Travlang's Guide to International Travel

Bundala National Park – Haven To Migrant And Resident Birds

Bundala National Park is located in the Southeastern zone of Sri Lanka. This is in a semi – arid part of the country. The National Park belongs to the Southern Province. The

Bundala National Park

Bundala National Park occupies an area of 6216 hectares. This National Park was originally recognized as a sanctuary in the year 1969. Due to the magnificent role played by the Park this was declared as the RAMSAR Wetland in 1990. The Bundala National Park serves as the wintering area to all sorts of the wandering birds.

Since the National Park is situated in the semi – arid part of the province, so the rainfall in the Park is highly seasonal. Focal cause of the rainfall in this area is the Northeast Monsoon Winds that blow over this part of the country in the period of December to February. The average annual Rainfall marked in this area is 900 – 1300 mm. Area generally experiences an elongated drought from May to October. The average twelve – monthly temperature is 27 C. The Daily Temperature of the region is 30 C and this is quite tolerable by the dwellers of the area.

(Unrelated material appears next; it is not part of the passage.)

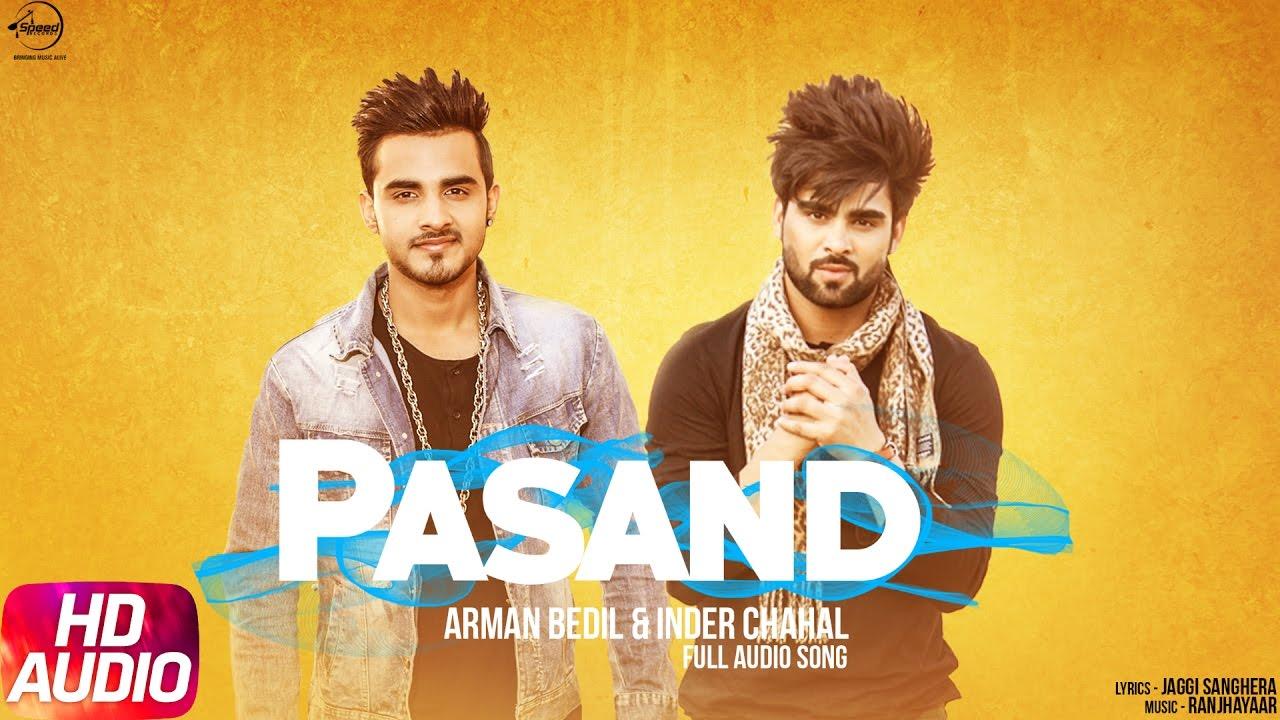 Download Pasand (Full Audio Song)   Armaan Bedil & Inder Chahal   Punjabi Audio Song   Speed Records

The Bundala National Park serves as the home to a large population of the elephants, Quagmire and estuarine crocodiles, turtles as well as other faunal animals that include leopards. Elongated along the eastern coast of the Hambantola, the Bundala National Park is an ideal spot for the immediate enjoyment. You can travel four hours in a jeep and take a stunning view of the leopards, elephants, eight feet crocs, huge squirrels and the flamingoes. The afternoon travel to the National Park in the dry season (that extends from December to May) provides the tourists with the most suited chance of viewing the wildlife.

The Bundala National Park encloses the coast for nearly 20 km. This includes five shallow and brackish lagoons and the leeway which entirely dry up at times when the drought extends for long period. These lagoons are separated by the thick low scrubby wooded area that runs down the coastal dunes.

The most vital characteristic of the Bundala National Park is the pink flocks of the flamingoes that provide a highlighted image to the park. The sight of this pink flock is quite awkward. But in the dusk it will blow you off and force you to capture the image of this sight in your cameras. Herons, Spoonbills, Painted Storks are frequently sighted.

So if you are trying to find a place that can serve your purpose of vacation and has striking surroundings as well then this National Park is fit for you.